Same goes for garbage. Every two weeks our extra-large bin is full to the brim. If I were really diligent and ambitious about reducing our output, I’d go through the entire bin with my family and discuss each piece of debris (like they did on Oprah on a recent episode).
The boys learn about recycling and garbage facts at school and we try to reinforce the teachings at home. We have a container in the kitchen for recyclable glass and plastics, a box in the utility cupboard for boxes and papers, and a green bin for biodegradable waste. Everything goes in its proper place. The problem is, we have too much of everything.

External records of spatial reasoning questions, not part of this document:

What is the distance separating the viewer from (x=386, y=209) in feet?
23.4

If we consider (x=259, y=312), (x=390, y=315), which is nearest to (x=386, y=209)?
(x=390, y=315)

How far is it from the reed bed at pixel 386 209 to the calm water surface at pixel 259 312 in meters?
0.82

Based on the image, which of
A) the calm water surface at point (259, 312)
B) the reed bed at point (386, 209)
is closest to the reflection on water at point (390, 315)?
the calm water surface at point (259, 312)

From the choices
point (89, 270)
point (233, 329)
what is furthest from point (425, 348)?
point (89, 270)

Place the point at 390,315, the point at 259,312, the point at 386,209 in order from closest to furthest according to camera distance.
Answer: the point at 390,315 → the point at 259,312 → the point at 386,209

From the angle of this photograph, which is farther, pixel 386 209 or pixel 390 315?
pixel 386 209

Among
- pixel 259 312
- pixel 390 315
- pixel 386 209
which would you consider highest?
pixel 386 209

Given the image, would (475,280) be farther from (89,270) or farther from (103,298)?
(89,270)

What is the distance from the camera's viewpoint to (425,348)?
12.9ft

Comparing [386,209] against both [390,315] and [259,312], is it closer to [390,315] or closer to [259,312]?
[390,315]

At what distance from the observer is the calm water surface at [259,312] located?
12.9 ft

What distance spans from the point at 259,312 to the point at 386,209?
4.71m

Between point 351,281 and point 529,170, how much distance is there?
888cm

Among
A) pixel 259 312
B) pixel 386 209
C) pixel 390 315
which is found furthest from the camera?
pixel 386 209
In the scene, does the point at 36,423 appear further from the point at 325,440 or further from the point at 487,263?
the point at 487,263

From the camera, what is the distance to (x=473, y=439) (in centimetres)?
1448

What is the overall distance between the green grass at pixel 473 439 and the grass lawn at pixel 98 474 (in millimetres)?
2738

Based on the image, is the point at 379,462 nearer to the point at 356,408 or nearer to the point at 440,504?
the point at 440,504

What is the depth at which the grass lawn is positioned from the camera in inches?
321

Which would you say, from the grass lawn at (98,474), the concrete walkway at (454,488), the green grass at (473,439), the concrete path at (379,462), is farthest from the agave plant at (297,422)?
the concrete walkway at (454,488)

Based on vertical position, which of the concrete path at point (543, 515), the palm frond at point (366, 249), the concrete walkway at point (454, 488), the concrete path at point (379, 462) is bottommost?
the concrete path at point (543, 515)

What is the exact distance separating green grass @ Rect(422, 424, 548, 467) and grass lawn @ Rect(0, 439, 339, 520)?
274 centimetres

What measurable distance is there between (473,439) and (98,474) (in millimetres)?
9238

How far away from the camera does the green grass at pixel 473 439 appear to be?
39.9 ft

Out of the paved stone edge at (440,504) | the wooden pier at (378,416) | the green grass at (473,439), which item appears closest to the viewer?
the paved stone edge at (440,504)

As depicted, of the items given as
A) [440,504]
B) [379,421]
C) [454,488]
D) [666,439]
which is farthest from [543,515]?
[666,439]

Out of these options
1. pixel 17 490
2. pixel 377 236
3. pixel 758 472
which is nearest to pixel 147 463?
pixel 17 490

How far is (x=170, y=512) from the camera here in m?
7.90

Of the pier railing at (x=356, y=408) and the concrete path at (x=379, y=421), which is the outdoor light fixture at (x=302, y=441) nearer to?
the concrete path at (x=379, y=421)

Technology should help somewhat. Now that we can read newspapers and magazines online, we should be able to reduce at least some of our paper product consumption (the Sunday New York Times must weigh about ten pounds). Which brings me to my main point. Yesterday, our bin wasn’t as full as usual so I thought it would be a good opportunity to get rid of some of the magazines I’ve kept over the years.
I love magazines. I love the glossy photos, the variety of articles, and the current perspectives. I could read magazine articles all day long. Every year the kids participate in a magazine drive to raise money for their school. This is when I renew my subscriptions and sometimes tack on a new one. My husband buys them too. We justify the expense because it helps the schools and also because a subscription is more economical than buying a magazine at the newsstand.

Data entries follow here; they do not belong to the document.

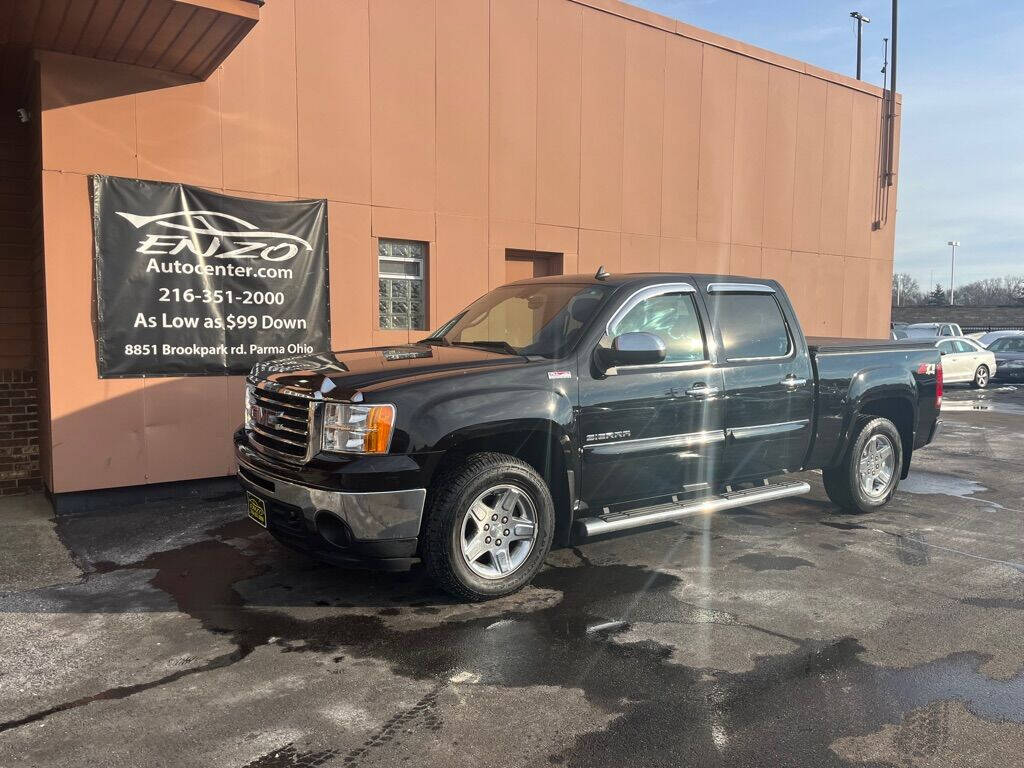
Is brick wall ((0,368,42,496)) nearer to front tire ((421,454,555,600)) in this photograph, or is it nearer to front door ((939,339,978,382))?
front tire ((421,454,555,600))

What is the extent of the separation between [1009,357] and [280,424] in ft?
76.7

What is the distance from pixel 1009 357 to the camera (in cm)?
2239

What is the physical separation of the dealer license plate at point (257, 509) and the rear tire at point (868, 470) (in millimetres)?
4804

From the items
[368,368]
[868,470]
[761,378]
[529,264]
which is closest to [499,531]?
[368,368]

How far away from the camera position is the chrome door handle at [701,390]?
557cm

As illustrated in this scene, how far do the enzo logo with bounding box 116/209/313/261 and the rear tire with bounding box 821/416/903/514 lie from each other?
5.57 meters

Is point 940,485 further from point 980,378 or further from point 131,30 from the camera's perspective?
point 980,378

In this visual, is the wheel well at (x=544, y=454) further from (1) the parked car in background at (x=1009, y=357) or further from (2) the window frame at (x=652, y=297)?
(1) the parked car in background at (x=1009, y=357)

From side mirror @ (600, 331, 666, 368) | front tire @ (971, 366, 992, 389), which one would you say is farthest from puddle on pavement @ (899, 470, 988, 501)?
front tire @ (971, 366, 992, 389)

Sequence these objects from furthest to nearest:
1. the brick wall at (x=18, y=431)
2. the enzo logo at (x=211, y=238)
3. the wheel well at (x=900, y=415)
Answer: the brick wall at (x=18, y=431)
the enzo logo at (x=211, y=238)
the wheel well at (x=900, y=415)

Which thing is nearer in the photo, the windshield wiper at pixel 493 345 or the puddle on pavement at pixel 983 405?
the windshield wiper at pixel 493 345

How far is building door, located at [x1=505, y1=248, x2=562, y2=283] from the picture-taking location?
10148 mm

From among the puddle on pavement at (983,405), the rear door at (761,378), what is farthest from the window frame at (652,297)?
the puddle on pavement at (983,405)

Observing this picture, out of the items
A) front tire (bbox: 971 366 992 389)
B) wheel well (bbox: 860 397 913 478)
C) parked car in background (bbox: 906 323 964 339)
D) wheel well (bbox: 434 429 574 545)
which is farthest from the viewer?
parked car in background (bbox: 906 323 964 339)
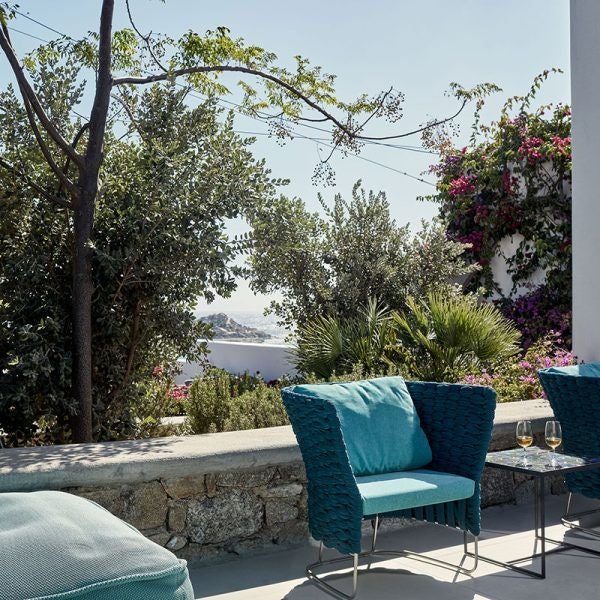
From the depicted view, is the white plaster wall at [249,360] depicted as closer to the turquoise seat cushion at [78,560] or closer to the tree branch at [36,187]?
the tree branch at [36,187]

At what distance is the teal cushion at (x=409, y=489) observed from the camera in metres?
3.25

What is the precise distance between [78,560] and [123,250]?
3131mm

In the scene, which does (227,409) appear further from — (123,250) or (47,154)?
(47,154)

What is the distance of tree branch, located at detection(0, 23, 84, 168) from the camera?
4410 millimetres

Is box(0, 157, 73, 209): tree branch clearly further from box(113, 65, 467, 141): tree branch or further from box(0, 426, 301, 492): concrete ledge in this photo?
box(0, 426, 301, 492): concrete ledge

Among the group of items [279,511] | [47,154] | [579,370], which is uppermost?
[47,154]

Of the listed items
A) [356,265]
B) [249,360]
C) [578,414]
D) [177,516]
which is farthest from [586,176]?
[249,360]

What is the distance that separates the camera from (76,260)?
171 inches

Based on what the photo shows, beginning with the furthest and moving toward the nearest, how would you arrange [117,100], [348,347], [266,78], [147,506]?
[348,347] < [266,78] < [117,100] < [147,506]

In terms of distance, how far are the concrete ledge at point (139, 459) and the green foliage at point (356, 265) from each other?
4403 mm

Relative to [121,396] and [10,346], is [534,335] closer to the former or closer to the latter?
[121,396]

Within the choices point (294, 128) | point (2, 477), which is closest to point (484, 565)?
point (2, 477)

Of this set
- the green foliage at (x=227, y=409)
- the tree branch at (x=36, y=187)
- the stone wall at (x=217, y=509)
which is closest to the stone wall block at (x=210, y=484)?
the stone wall at (x=217, y=509)

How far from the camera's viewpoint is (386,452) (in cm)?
372
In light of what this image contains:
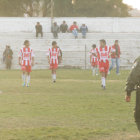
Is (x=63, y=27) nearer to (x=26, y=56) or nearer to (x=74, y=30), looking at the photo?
(x=74, y=30)

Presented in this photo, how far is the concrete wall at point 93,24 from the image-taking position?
184 feet

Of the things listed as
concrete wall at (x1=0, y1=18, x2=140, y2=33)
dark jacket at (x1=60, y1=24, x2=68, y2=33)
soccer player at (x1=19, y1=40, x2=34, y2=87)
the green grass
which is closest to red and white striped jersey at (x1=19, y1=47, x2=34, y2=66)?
soccer player at (x1=19, y1=40, x2=34, y2=87)

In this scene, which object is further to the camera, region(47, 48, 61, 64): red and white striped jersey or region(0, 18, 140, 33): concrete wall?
region(0, 18, 140, 33): concrete wall

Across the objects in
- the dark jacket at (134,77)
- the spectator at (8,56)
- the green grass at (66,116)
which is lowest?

Unfortunately, we don’t have enough time to read them all. As a result, we save them for future reading. But before we know it, the next issue has arrived, especially the weekly publications like MacLean’s and the Economist. The magazines pile up in the living room, our bedroom, and the family room. Same with the newspaper. I read the headlines and then put the paper aside for later on in the day. Predictably, I don’t end up having time because there is always something pressing to attend to outside of the work day: emails, phone calls, volunteer obligations, appointments, kids’ needs, pets’ needs, domestic chores, and now that spring is here—the garden. Who has time to read anything? (I must thank my followers for taking the time to read this blog!)
At night I either work on my new novel, my editing, or try to keep up with my book club reading. So the magazines accumulate and assimilate into our decor. They end up on bookshelves, on coffee tables, in wicker baskets, and in the basement. I have decorating magazines from years ago that I am loath to dispose of because they contain beautiful, creative ideas that I might use some day. Given the fact that we moved seven times in twelve years, I never know if another move may be around the corner. And then there’s the gorgeous LCBO magazines filled with mouth-watering photos of delectable dishes accompanied by recipes that I must try, eventually.

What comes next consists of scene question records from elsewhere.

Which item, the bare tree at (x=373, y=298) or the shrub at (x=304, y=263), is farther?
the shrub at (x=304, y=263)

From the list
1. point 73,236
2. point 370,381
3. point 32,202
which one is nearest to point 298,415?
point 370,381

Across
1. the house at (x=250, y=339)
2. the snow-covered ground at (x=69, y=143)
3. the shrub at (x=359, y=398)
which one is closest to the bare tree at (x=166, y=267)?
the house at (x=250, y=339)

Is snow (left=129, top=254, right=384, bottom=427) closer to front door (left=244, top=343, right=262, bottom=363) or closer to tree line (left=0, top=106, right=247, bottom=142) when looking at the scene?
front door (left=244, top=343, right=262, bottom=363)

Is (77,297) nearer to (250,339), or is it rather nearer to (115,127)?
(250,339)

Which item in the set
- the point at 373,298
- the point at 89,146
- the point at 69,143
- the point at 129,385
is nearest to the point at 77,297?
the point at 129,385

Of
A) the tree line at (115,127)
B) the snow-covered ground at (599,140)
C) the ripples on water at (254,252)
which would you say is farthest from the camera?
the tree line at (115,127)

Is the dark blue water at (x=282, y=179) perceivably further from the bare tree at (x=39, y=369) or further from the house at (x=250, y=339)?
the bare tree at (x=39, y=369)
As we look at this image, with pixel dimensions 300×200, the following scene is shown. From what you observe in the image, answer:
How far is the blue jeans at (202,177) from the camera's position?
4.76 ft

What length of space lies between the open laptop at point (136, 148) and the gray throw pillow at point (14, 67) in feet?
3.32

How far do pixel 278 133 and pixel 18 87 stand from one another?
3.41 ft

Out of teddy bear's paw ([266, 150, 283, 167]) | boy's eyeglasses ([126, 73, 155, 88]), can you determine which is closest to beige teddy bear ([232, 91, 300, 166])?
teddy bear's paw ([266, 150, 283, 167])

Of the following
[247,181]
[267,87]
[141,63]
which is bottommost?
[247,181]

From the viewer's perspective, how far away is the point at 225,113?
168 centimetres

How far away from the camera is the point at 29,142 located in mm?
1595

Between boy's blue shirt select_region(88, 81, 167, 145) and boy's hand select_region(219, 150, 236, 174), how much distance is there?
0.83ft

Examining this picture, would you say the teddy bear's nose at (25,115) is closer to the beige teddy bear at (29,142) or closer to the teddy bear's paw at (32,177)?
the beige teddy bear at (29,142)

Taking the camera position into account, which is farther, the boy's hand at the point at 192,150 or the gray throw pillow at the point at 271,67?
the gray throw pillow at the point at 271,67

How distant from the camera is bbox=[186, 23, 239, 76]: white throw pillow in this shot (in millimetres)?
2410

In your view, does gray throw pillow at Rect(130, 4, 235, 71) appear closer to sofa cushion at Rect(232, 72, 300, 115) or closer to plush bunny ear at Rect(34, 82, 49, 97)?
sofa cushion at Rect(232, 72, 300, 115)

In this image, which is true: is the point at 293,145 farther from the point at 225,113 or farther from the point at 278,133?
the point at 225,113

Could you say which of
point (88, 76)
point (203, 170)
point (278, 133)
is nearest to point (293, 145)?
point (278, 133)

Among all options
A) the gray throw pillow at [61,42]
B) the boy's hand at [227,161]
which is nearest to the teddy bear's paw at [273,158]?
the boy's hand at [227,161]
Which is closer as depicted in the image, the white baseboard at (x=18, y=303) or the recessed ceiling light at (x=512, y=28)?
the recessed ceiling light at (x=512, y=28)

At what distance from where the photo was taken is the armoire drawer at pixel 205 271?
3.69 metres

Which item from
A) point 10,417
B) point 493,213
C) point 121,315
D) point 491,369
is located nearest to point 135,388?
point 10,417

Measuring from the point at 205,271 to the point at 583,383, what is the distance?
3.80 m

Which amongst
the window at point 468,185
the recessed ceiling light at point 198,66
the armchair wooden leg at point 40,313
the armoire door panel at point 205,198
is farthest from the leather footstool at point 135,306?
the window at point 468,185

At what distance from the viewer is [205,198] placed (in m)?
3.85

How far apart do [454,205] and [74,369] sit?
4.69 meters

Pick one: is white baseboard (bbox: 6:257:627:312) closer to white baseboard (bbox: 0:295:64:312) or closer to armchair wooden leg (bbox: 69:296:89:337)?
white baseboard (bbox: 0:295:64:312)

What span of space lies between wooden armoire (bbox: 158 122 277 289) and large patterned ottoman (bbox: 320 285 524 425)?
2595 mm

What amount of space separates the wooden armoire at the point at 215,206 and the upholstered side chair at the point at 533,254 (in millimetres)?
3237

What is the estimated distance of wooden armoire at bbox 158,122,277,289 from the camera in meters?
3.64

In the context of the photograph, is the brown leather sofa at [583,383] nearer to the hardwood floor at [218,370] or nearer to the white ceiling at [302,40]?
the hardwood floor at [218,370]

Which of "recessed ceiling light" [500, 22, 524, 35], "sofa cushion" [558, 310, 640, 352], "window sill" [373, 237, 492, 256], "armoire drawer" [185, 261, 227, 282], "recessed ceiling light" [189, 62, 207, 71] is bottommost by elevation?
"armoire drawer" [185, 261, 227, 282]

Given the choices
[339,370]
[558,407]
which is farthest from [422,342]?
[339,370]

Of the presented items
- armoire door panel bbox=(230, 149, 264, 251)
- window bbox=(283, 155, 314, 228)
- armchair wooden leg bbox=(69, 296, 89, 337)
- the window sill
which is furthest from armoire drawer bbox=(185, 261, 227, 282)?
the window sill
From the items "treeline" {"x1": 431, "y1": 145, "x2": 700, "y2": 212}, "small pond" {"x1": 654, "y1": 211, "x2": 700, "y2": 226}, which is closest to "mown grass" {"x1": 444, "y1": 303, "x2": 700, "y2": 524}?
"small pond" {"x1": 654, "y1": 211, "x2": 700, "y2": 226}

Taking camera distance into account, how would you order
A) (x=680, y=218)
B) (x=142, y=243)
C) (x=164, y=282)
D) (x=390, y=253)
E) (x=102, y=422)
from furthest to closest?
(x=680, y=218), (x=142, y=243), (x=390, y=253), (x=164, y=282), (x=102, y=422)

Yesterday was a day of reckoning. I dumped about two hundred magazines into the recycle bin. Was it hard? Absolutely. Just about every publication screamed at me to keep it a little longer, for the day would surely come when I’d be laid up or bored, and would finally have time to read what I missed.
Sorting through the magazines was a challenge. I couldn’t be ruthless. There was too much important information in those pages.
Headlining titles popped off the covers: Summer’s coming: Put the kids to work; Science Says: Happiness Really is Contagious; Why Boomers Hijacked Facebook; A Step-by-step guide to finding (and fulfilling) your life’s purpose; and Saving Energy: it starts at home. How could I throw these out? And then there’s Time Magazine’s glossy Year in Review: The Events That Counted, The People that Mattered, The Stories we’ll Remember…from 2005. I never did get to that, but perhaps I will—one day.
I recently cancelled my subscriptions and now I do most of my current magazine reading online, but I can’t help being drawn to a magazine stand at an airport or the grocery store and then breakdown and buy one or two, which I inevitably add to my “must read” collection at home.
As a writer, who must compete for those coveted magazine and newspaper spaces, I should be promoting the trade and singing the virtues of that physical feeling of paper between the fingers. But with computers and eBooks and now the iPad, it’s difficult to make the argument, especially when the environment stands to be the biggest casualty of all.